As periodic activity information of a living body, a magnetic resonance image synchronized with not only heartbeat information but also other information such as brain wave information and breathing information may be obtained. When detecting mechanical signals such as respiratory information, a converter that converts mechanical signals into electrical signals may be used as the detection section.

[Effects of the Invention] According to the present invention described in detail above, since the lead wire is held by the lead wire holding member so as not to form a loop, no unnecessary local magnetic field is generated by the lead wire. , it is possible to provide a magnetic resonance imaging apparatus that can obtain good magnetic resonance images.
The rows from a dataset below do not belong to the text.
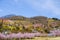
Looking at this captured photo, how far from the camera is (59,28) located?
741cm

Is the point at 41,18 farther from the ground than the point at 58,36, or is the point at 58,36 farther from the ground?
the point at 41,18

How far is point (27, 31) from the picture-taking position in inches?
263

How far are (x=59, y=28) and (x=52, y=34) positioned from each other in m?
0.69

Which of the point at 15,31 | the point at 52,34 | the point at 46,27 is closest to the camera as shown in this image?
the point at 15,31

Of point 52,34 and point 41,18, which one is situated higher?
point 41,18

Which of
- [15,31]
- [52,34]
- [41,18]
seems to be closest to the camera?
[15,31]

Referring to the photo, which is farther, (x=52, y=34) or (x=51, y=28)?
(x=51, y=28)

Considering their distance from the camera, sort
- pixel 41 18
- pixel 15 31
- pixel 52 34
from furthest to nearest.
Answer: pixel 41 18 < pixel 52 34 < pixel 15 31

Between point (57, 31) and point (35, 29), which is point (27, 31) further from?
point (57, 31)

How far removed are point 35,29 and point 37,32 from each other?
0.81ft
[Brief explanation of the drawing]

FIG. 1 is a block diagram of a device according to an embodiment of the present invention, FIG. 2 is an explanatory diagram showing a method for obtaining heartbeat information from a patient in the device shown in FIG. 1, and FIG. 3 is an arrow A shown in FIG. View, 4th
Figure 5 is an explanatory diagram of signals, Figure 5 is an explanatory diagram showing a method of obtaining heartbeat information from a patient in a conventional device, and Figures 6(a) and 6(b) are lead wires formed in a loop shape. FIG. 2 is an explanatory diagram showing a surface on which a local magnetic field is generated by. 12a to 12c... electrodes (detection section), 13a to 1
3c... Lead wire, 23... Flexible arm (lead wire holding member),
P...Patient (living body). Diagram

Claims (2)

[Claims] (1) A detection unit is attached to the body surface of a living body placed in a static magnetic field, and a gradient magnetic field is generated in synchronization with the periodic activity information of the living body obtained by detecting current from a lead wire led out from this detection unit. In a magnetic resonance imaging apparatus that irradiates a pulse toward the living body and obtains a magnetic resonance image of the living body, a lead wire holder that holds the lead wire so that a loop is not formed by the lead wire within the irradiation area of the gradient magnetic field pulse. A magnetic resonance imaging apparatus comprising: a member. (2) The lead wire is suspended by the lead wire holding member so that the lead wire within the irradiation area of the gradient magnetic field pulse does not form a loop and so that the lead wire does not come into contact with the surface of the living body. 1. The magnetic resonance imaging apparatus according to 1.